ISSN 1662-4009 (online)

ESPE Yearbook of Paediatric Endocrinology (2024) 21 13.11 | DOI: 10.1530/ey.21.13.11

BMC Endocr Disord. 2024 Mar 21;24(1):41. doi: 10.1186/s12902-023-01493-1. PMID: 38509509.


Brief Summary: This process study describes the adaptation of previously established clinical practice guidelines for hyperthyroidism to better suit the local healthcare context in Pakistan. Adaptation utilized the GRADE-ADOLOPMENT method.

Hyperthyroidism is more prevalent in Pakistan (2.9%) than in the US and Europe. Pakistan faces unique challenges due to its diverse geography, dietary habits, and healthcare financing issues. Local guidelines are needed because imported guidelines from high-income countries may not fit the local context due to differences in disease epidemiology, healthcare infrastructure, and financial constraints.
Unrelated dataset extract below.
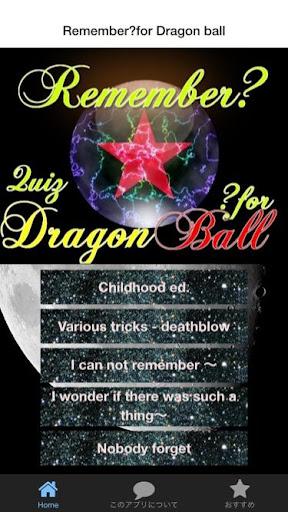 Remember ? for Dragon ball 1.0.0 screenshots 1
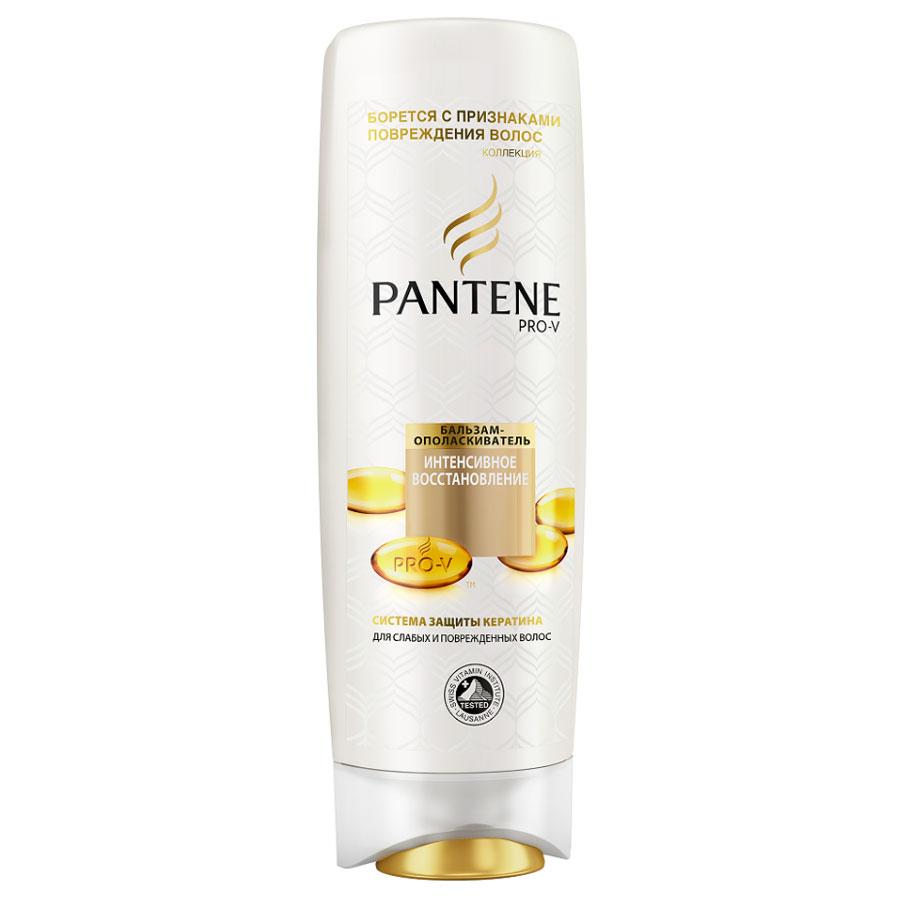 Pantene Pro-V Бальзам-ополаскиватель Интенсивное восстановление, для слабых и поврежденных волос, 600 млPT-81442539Бальзам-ополаскиватель Интенсивное восстановление с активными частицами ухаживает за волосами, обеспечивая интенсивное восстановление и придавая волосам здоровый вид и блеск. Увлажняет и восстанавливает сухие и поврежденные в результате укладки волосы. Помогает вернуть силу и красоту поврежденным в результате укладки волосам. Предотвращает появление секущихся кончиков. Система защиты с кератином. Концентрация витаминов сертифицирована Швейцарским Институтом Витаминов. Товар сертифицирован.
The GRADE-ADOLOPMENT method utilized for this project was developed by GRADE (Grading of Recommendations Assessment, Development, and Evaluation) and is a globally accepted and implemented process for development of evidence-based clinical practice guideline. Adolopment describes a combination of adoption, adaptation (contextual modifications), and de novo development. The 2016 American Thyroid Association Guidelines served as the source for guideline development in Pakistan. Out of 124 recommendations in the source guideline, 71 were adopted, 49 excluded, and 4 were adapted. Adaptations included simplifying the use of laboratory tests to reduce patient costs, reflecting the resource constraints in Pakistan.

There were several key adaptations established generally in order to decrease costs, simplify follow-up or due to lack of availability. The process highlighted challenges related to resource constraints, stakeholder involvement, and resistance to change. Solutions included involving more stakeholders, emphasizing the need for local guidelines, and considering the diverse healthcare landscape of Pakistan.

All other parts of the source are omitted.